Automated Needle Insertion Mechanism for Needle Tribology
Fall 2022
Needles are subject to a variety of forces as they are inserted into a body. Through a better understanding of the forces present as needles are traveling through soft material, people can optimize the longevity of needles and reduce its damage on patients.
The purpose of this project is to construct a setup that provides a controlled and repeatable study of the needle insertion process. A mechanism mounts on top of an inverted microscope to image the contact in situ and collects compression and tension forces. As a senior design project, the project has been commissioned and directed by Dr. Alison Dunn for future research within her lab.

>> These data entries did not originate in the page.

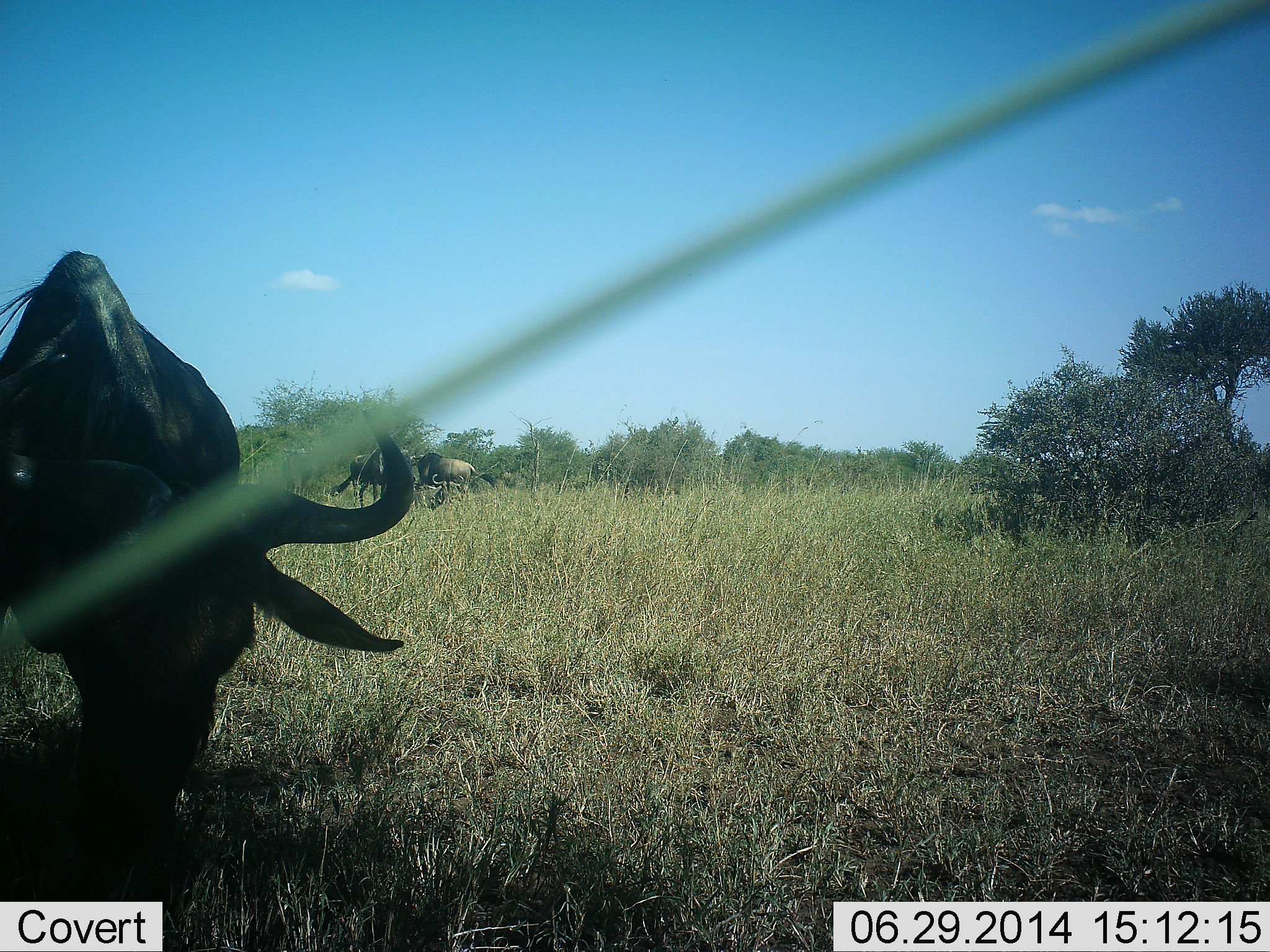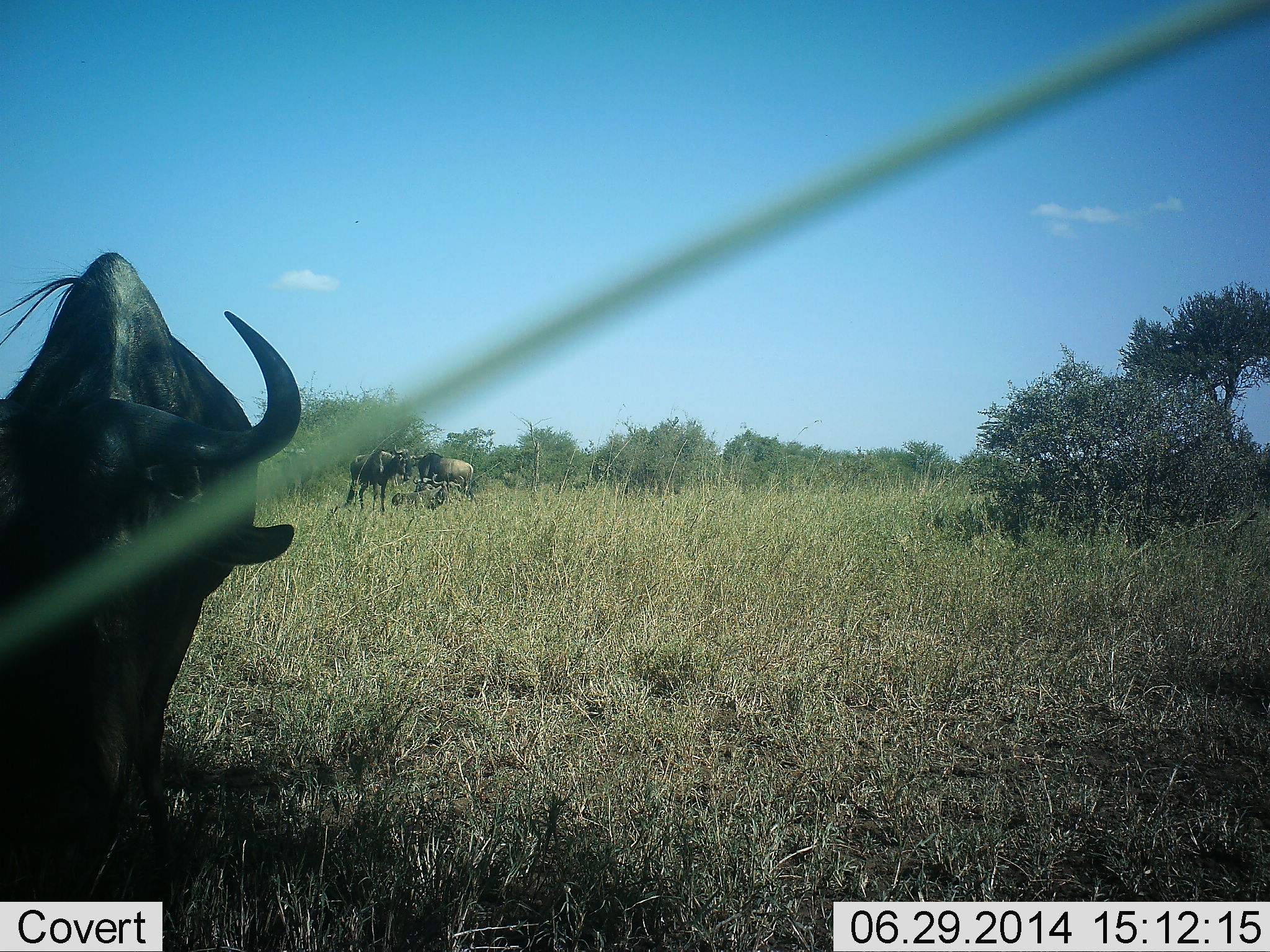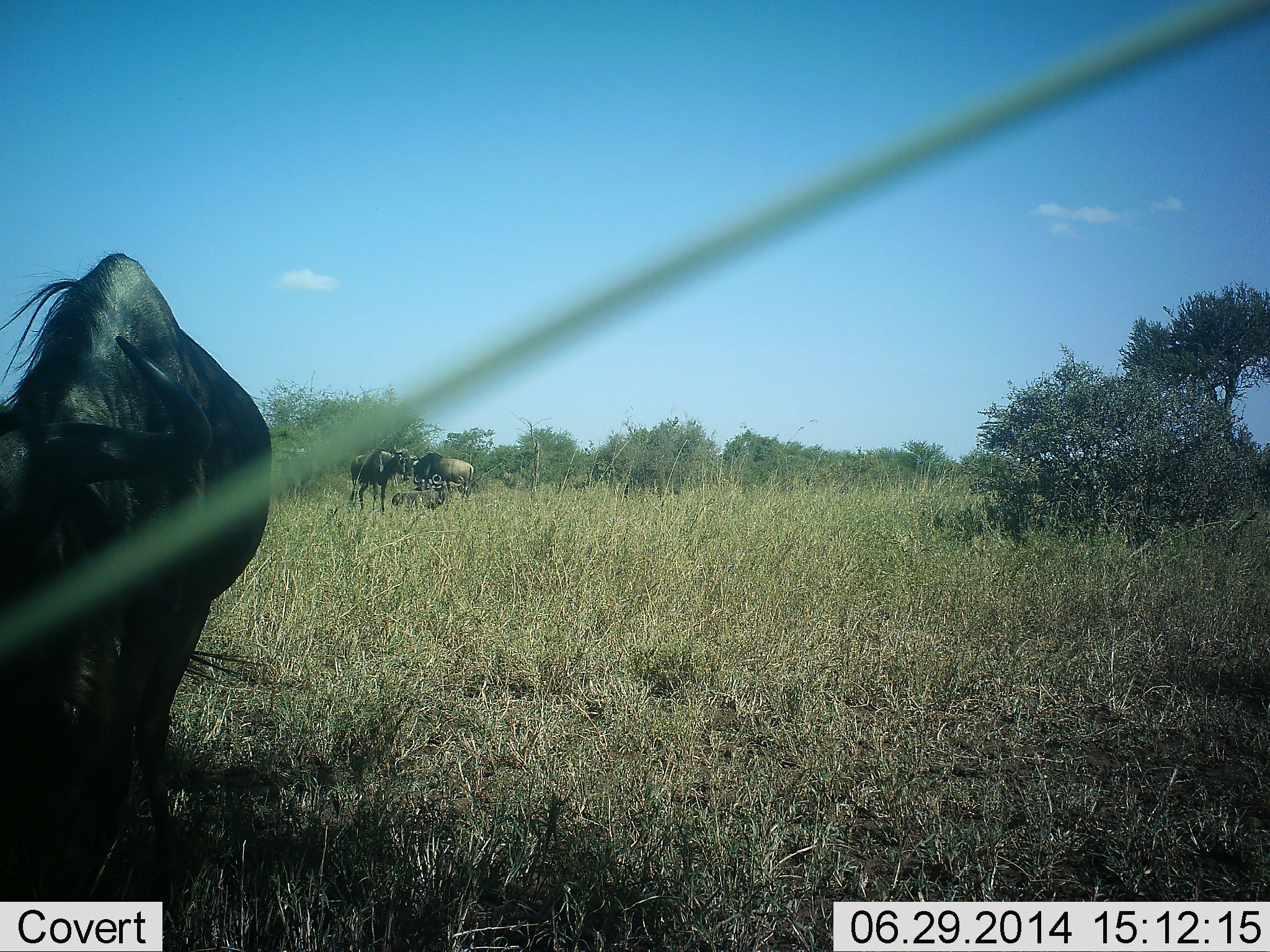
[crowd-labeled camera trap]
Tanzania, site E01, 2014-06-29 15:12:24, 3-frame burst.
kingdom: Animalia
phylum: Chordata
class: Mammalia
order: Artiodactyla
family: Bovidae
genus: Connochaetes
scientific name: Connochaetes taurinus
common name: blue wildebeest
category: wildebeest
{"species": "wildebeest (blue wildebeest) (Connochaetes taurinus)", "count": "3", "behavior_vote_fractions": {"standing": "70%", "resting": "20%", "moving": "20%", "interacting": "10%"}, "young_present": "0%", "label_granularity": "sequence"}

ECE484 Project: Carla Simulator
Fall 2022
The simulation is part of the Generalized Racing Intelligence Competition (GRAIC). Given ground-truth perception information, the focus of the project is on the planning and control of the vehicle. An aggressive and fast controller is developed to complete the generalized race course in the shortest amount of time and evade the most number of obstacles.
The controller utilizes PRM-variant as its sampling strategy and finds shortest path by performing topological sort in a directed acyclic graph.
Lateral control of the car is based on a PD controller. For longditudinal control, the acceleration is based on path curvature. Using the current position of the car and the next two waypoints on our path, we calculated the radius of the circle generated from those three points. The radius of the circle tells us how much curvature is coming up in our path. We tuned a logarithm relationship between the radius and desired vehicle speed
Design and Clinical Validation of a Robotic Ankle-Foot Simulator for Ankle Clonus
Spring 2020
Undergraduate Researcher at Human Dynamics and Controls Laboratory (HDCL), advised by Dr. Pei Yinan and Professor Elizabeth Hsiao-Wecksler
The standard clinical assessment of neurological diseases lies with a clinicians’ manual techniques to elicit muscle response. Their effectiveness and accuracy largely lies in their past experience and training. Traditional clinical training of motor skill assessment is limited because it relies on the instructor bringing in live patients for students to practice upon. The project aims to provide a medical training simulator that will be accessible and provide consistent training opportunities for students that replace or reduce the need for human patients .
Design a support system for the leg joint that will provide:
- Ability to imitate situations when patient is lying down and their legs flat out, and when patient is sitting down
- Ease of Transportation: The total weight of the frame is approximately 1.4 kg. The base HDPE plate is removable with 4 winged nuts for a more compact carry
- Ability for practitioner’s secondary hand to apply leverage to the underside of the thigh segment
Passive Hydraulic Simulator for Biceps Spasticity
Fall 2019
Undergraduate Researcher at Human Dynamics and Controls Laboratory (HDCL), advised by Dr. Pei Yinan and Professor Elizabeth Hsiao-Wecksler
Spasticity is often found in patients with stroke, spinal cord injuries, and other neurological disorders causing abnormal motor activity. Spasticity can cause involuntary muscle contractions, spasms, and continuous muscle stiffness that affect body growth.
The current assessment for spasticity relies on the past experiences of the clinician, which is difficult in training due to the difficulty in bringing in live patients. The motivation of this project is to provide a self-contained and unpowered simulator that will provide additional hands-on practice in the current training program.
The simulator will replicate the response of spasticity patients through an adjustable hydraulic piston. When certain technique checkpoints are accomplished, the electronic feedback will inform the user on their results.